Friday, February 22, 2013

Ranker.com -- A Place to Collect Free, Unique Social-Behavioral Data

My friend, Ravi Iyer, works with the website Ranker.com. This website allows you to create simple lists of anything that you might want a list of, and then gives you the ability to have other people vote on the list items. This effectively allows you to get data on what other people like, and then, based on how they vote across many different lists, you can see what kinds of things tend to go together. For example, Ravi found that people who voted for Governor Romney tended to prefer classic television shows like Leave it to Beaver, The Twilight Zone, Miami Vice, and the X-Files.

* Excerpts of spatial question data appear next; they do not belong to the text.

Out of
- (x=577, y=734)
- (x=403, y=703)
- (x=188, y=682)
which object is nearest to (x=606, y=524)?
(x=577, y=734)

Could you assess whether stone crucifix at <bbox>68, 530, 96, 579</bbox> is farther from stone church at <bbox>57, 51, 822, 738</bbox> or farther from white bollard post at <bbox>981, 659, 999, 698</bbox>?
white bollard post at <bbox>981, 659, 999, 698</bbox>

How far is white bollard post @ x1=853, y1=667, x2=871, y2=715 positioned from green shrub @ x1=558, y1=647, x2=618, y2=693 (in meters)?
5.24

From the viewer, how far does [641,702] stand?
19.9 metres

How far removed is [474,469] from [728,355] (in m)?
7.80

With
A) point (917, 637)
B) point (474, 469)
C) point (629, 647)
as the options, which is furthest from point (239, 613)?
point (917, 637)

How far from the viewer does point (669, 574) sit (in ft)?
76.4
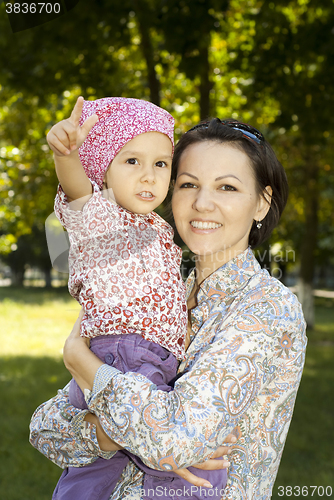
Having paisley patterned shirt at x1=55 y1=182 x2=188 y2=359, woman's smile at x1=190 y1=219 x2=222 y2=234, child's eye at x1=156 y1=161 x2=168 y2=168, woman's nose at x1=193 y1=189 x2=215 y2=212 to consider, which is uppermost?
child's eye at x1=156 y1=161 x2=168 y2=168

I've posted a Ranker.com-generated list of my own, which you can find linked below.


The Cities That Best Share My Values

Wednesday, December 12, 2012

Diagnosing Democracy

Sam walked into the doctor's office complaining. "I'm not feeling so well. I feel torn. I am of two minds and am unable to decide which actions to take. This indecision has me in a state of gridlock. I couldn't balance my budget, resulting in a big hit to my credit score. I couldn't hold my tongue and find myself calling people who disagree with me crazy or ignorant or liars. I know I have to make some big changes to my life, but I just can't decide how to move forward. What's wrong with me, doc?"

The Institute for Emerging Issues asked me to come and diagnose Sam, also known as American democracy, at the Redesigning Democracy Summit.

After looking at her chart, I have come to the conclusion that the syndrome causing Sam's problem stem from a longstanding, untreated case of political segregation. Moralized migration patterns where liberals are moving to liberal enclaves and conservatives are moving to conservative enclaves lead to political segregation. People on the left literally have less contact with people on the right; and, people on the right literally have less contact with people on the right. When people do not have contact with members of other groups, it becomes much easier to think ill of them. As former Representative Jim Leach (R-IA) said, "it's a whole lot easier to call someone a dumb liar if you know you don't have to face that person's family over the dinner table later that day." With this political segregation, the norms of politeness and respect change, and may even be irrelevant for dealing with people of divergent political perspectives. So, politicos now face little repercussions for calling someone a liar, a fascist, a communist, or, in some cases, "the Anti-Christ." In some cases, this disrespect may benefit them and provide a boost to their fundraising.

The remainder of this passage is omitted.